--- Material shown ---
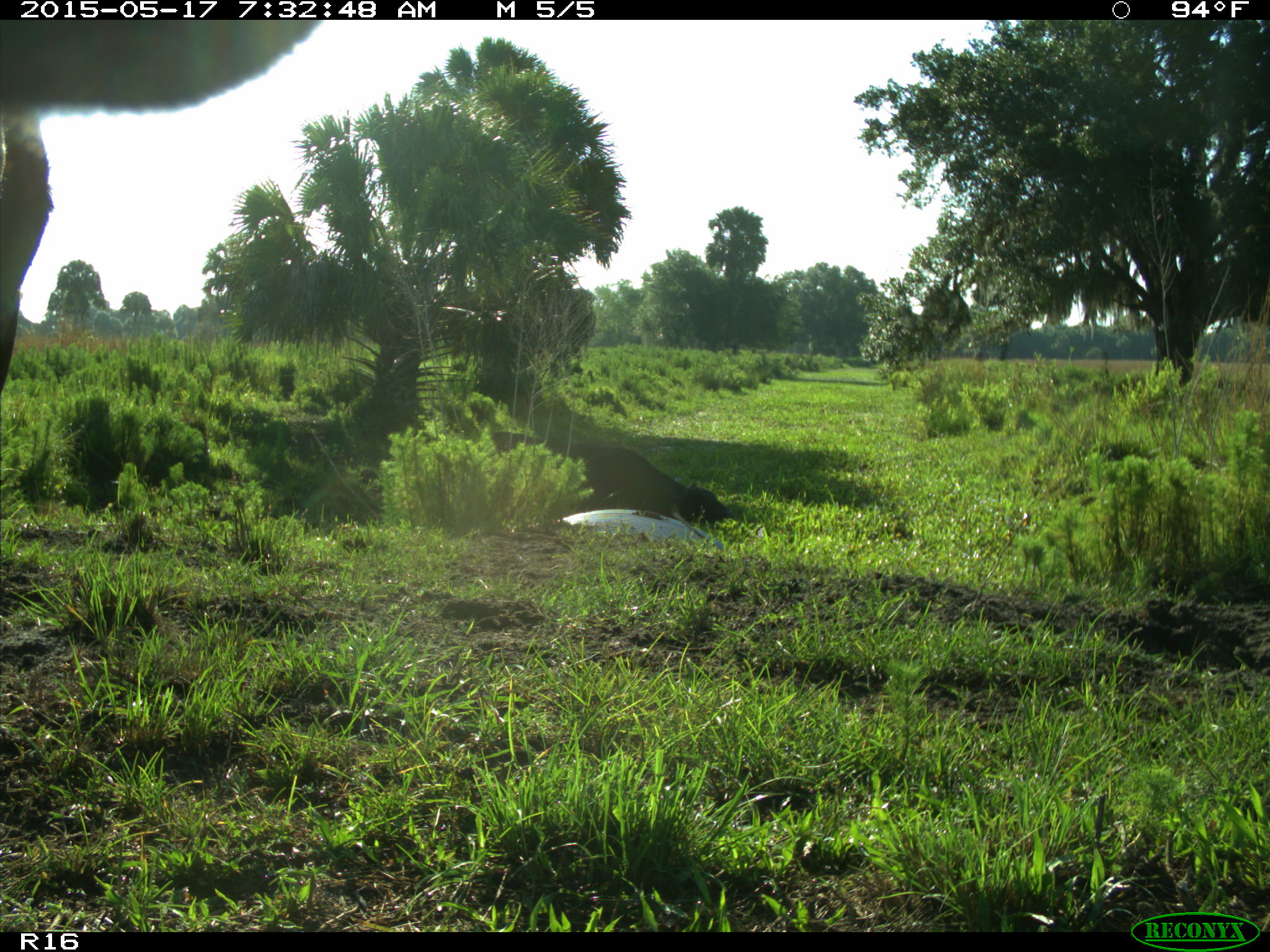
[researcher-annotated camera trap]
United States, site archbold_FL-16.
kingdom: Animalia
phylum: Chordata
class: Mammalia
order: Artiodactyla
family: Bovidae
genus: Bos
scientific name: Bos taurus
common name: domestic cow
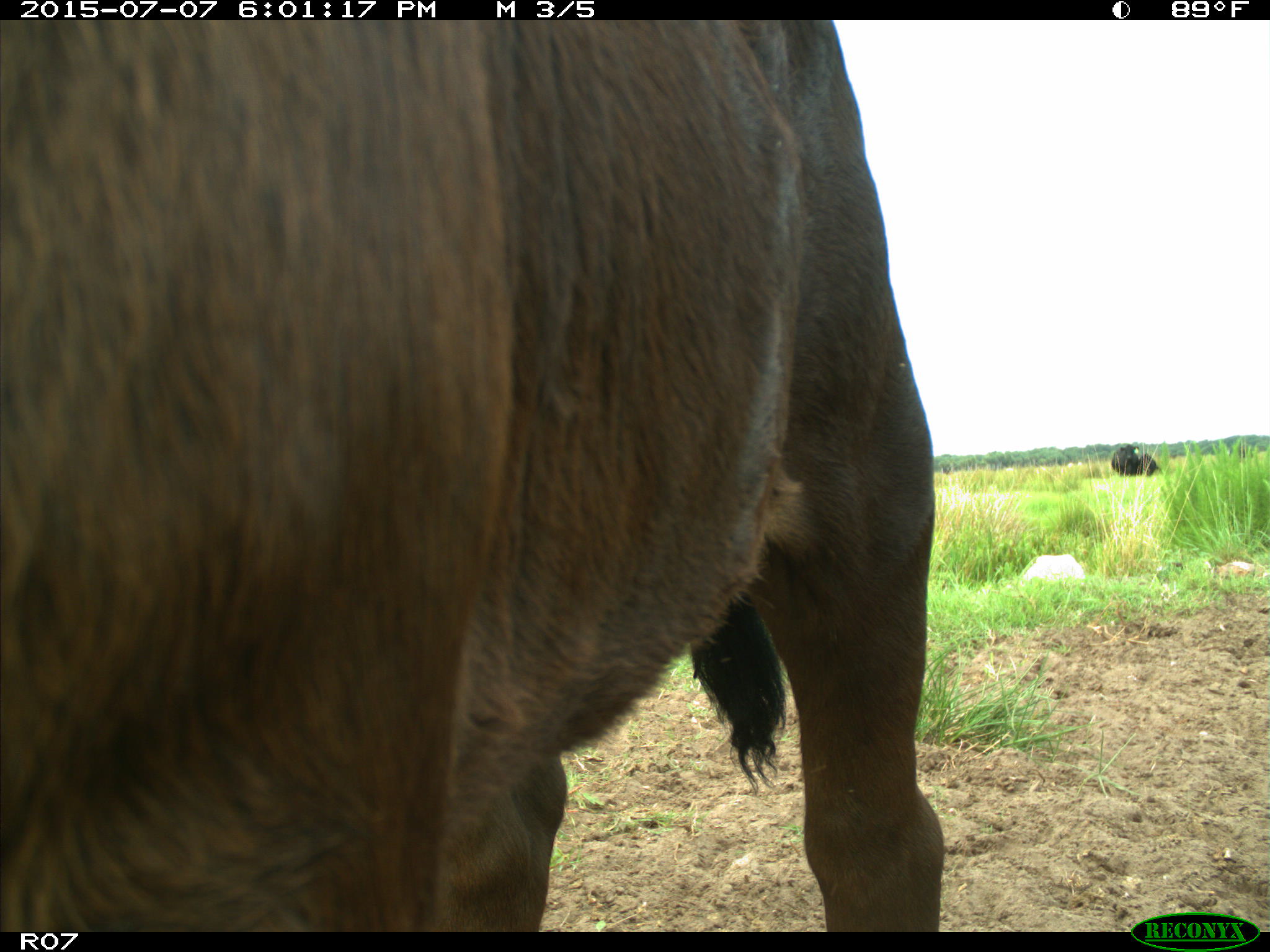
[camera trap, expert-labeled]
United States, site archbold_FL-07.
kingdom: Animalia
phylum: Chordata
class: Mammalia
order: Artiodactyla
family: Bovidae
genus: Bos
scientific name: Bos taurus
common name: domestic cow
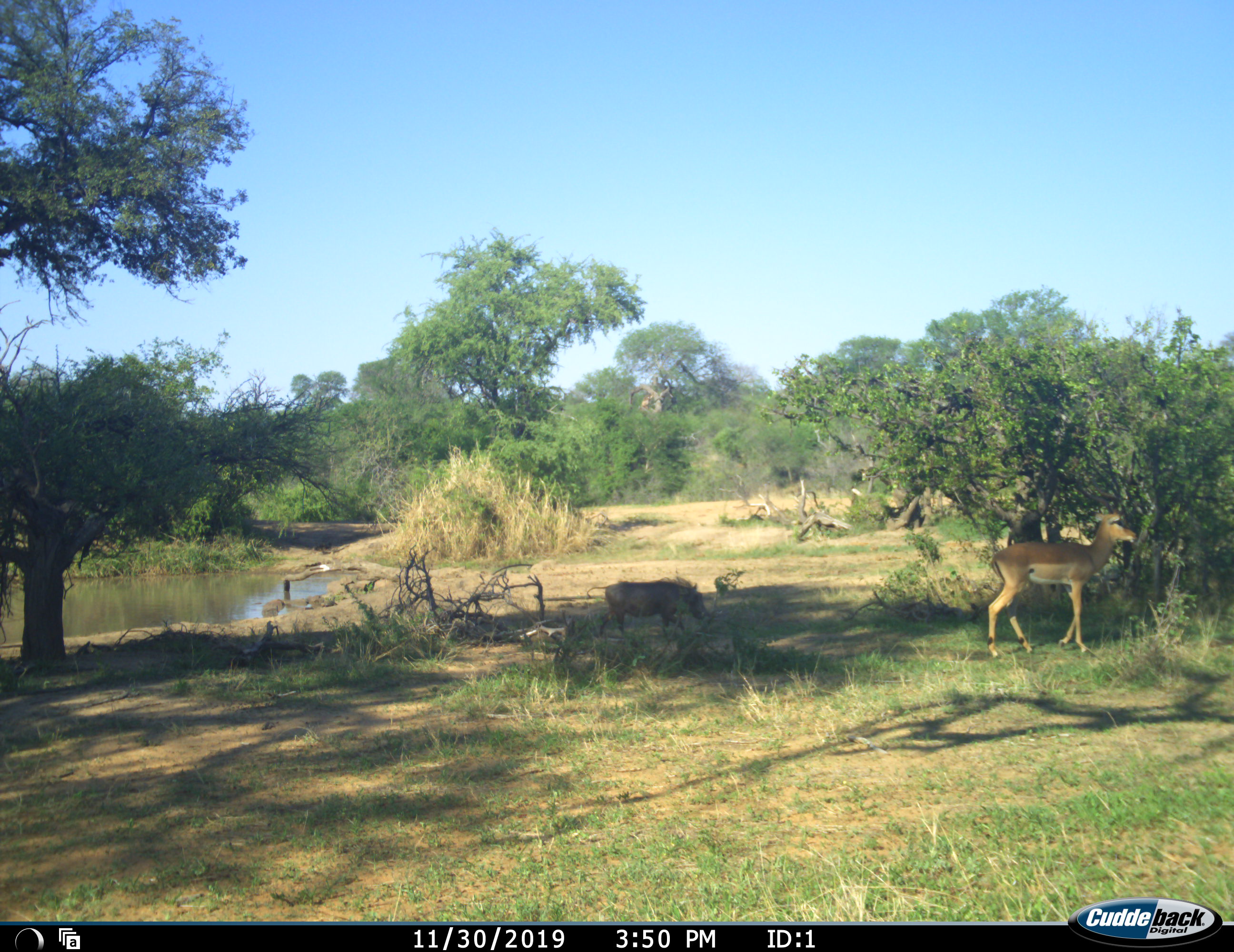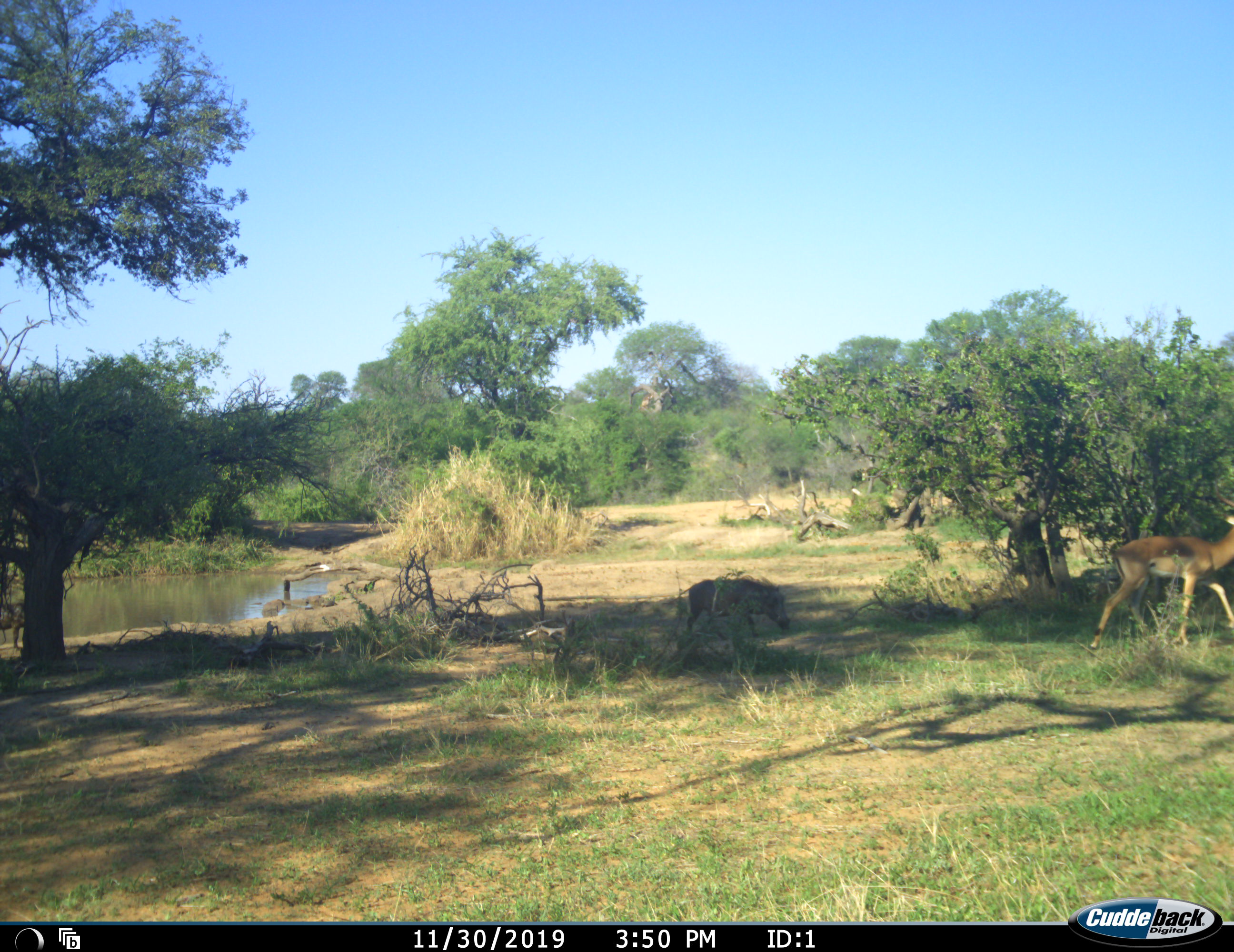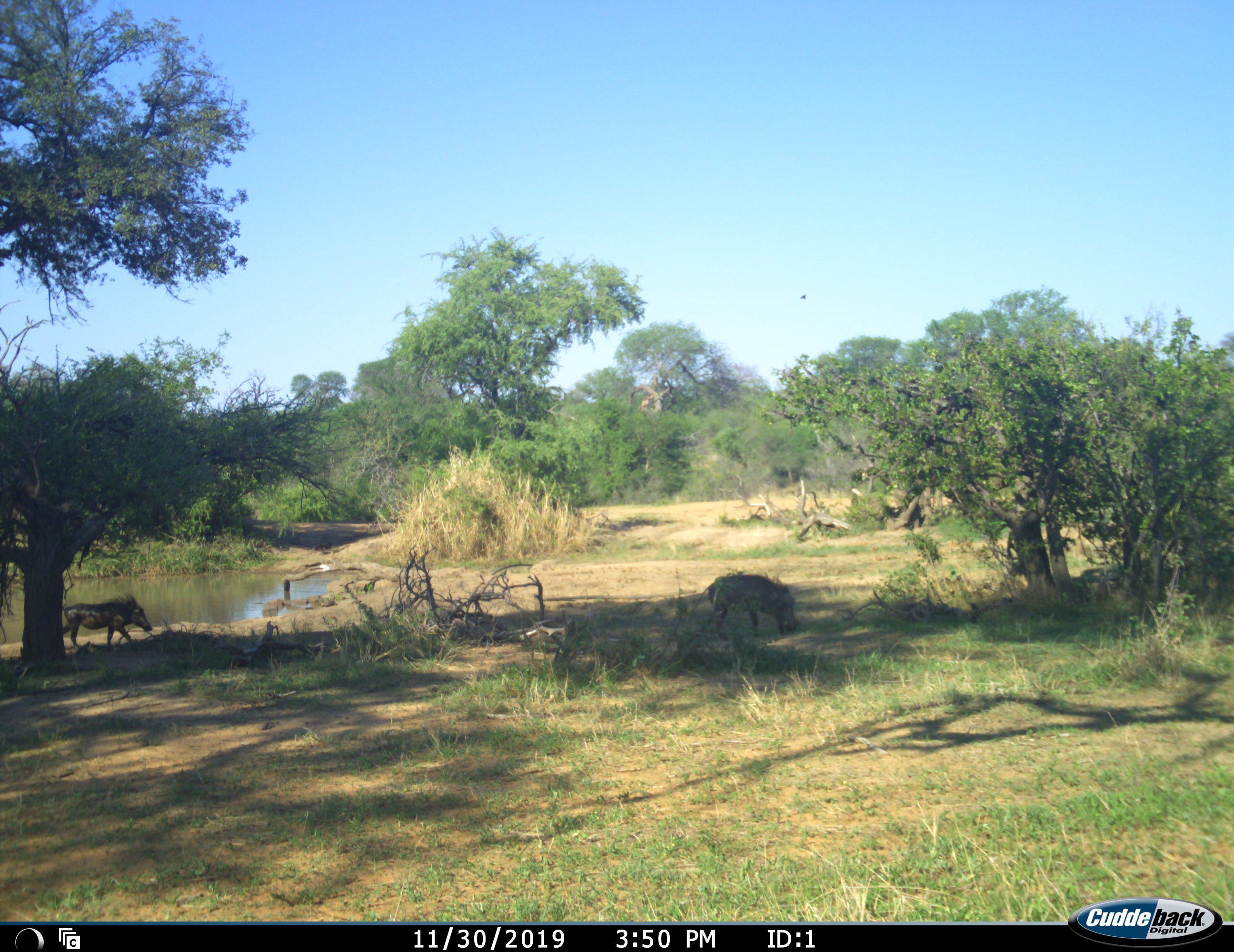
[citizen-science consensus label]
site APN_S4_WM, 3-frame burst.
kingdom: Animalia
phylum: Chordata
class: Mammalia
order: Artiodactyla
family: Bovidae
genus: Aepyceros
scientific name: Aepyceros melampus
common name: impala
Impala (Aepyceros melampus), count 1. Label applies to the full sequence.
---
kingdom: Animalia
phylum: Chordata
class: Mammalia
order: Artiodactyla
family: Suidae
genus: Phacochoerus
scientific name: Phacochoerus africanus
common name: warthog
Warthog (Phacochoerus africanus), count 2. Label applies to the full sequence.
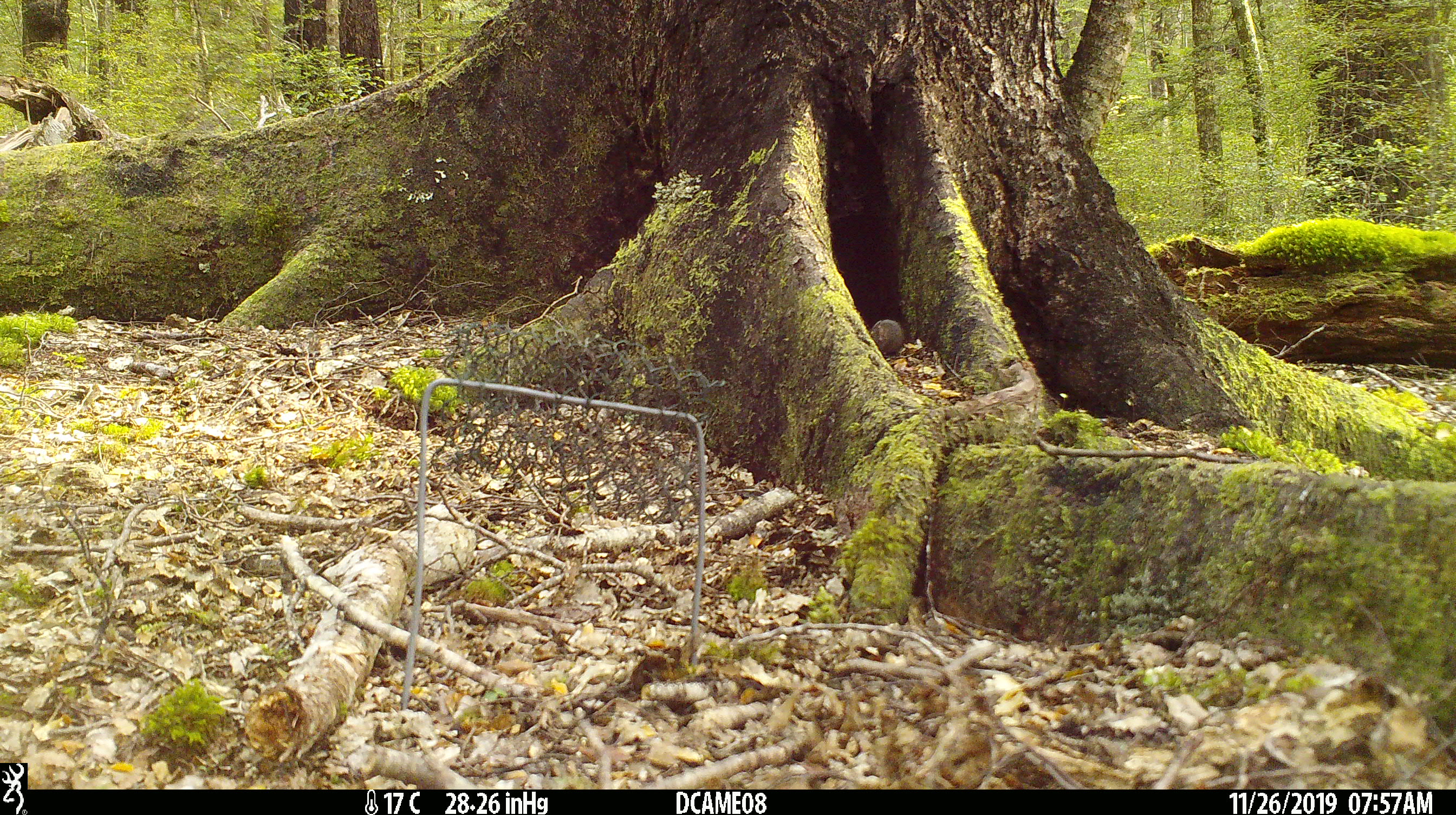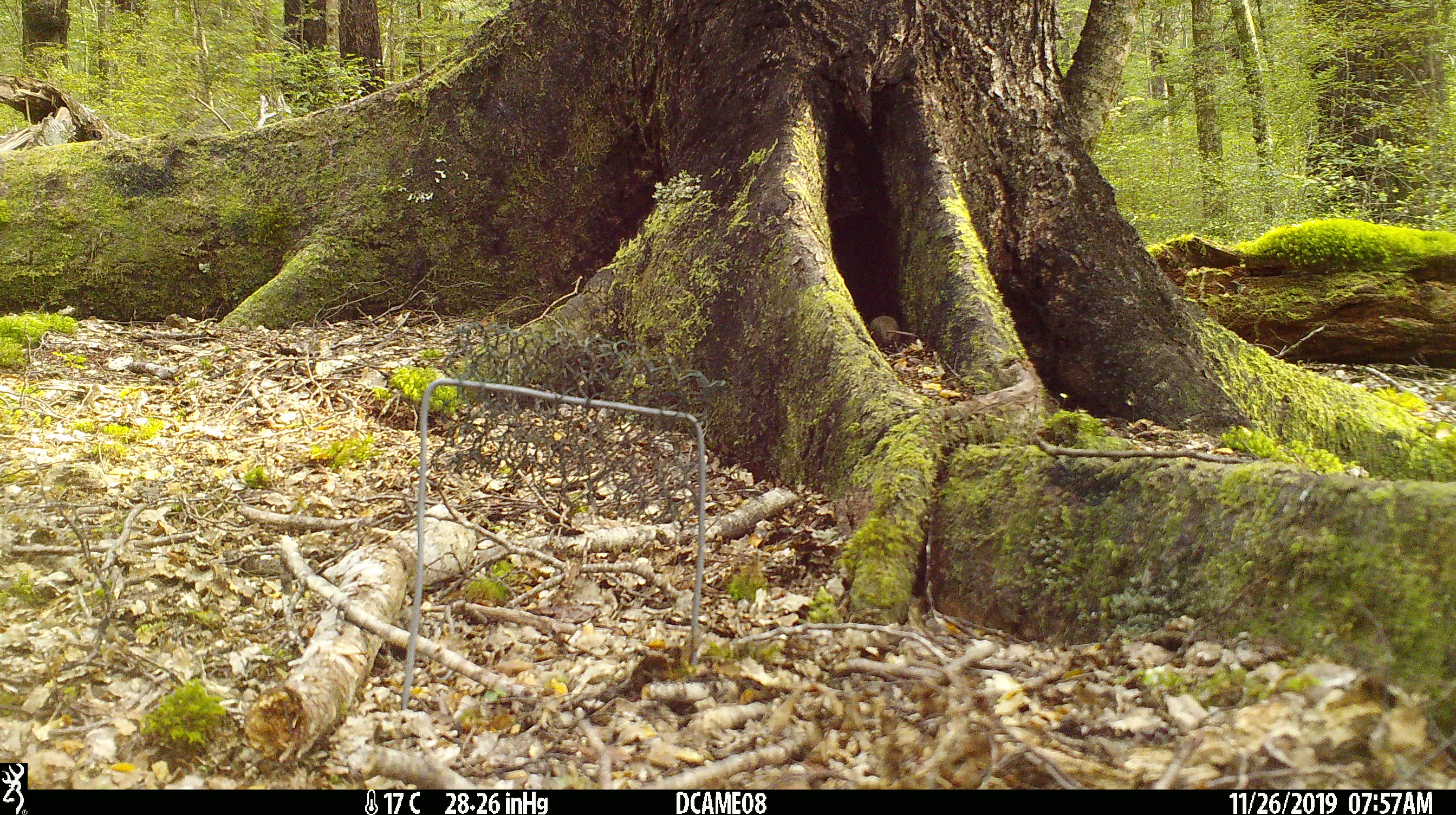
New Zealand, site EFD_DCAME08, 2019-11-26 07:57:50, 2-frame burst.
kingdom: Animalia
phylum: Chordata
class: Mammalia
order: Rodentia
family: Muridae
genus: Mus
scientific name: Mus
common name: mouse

--- Task brief ---
Search the entries for the word "burst". Copy every line where it occurs.

--- Answer for this exercise ---
site APN_S4_WM, 3-frame burst.
New Zealand, site EFD_DCAME08, 2019-11-26 07:57:50, 2-frame burst.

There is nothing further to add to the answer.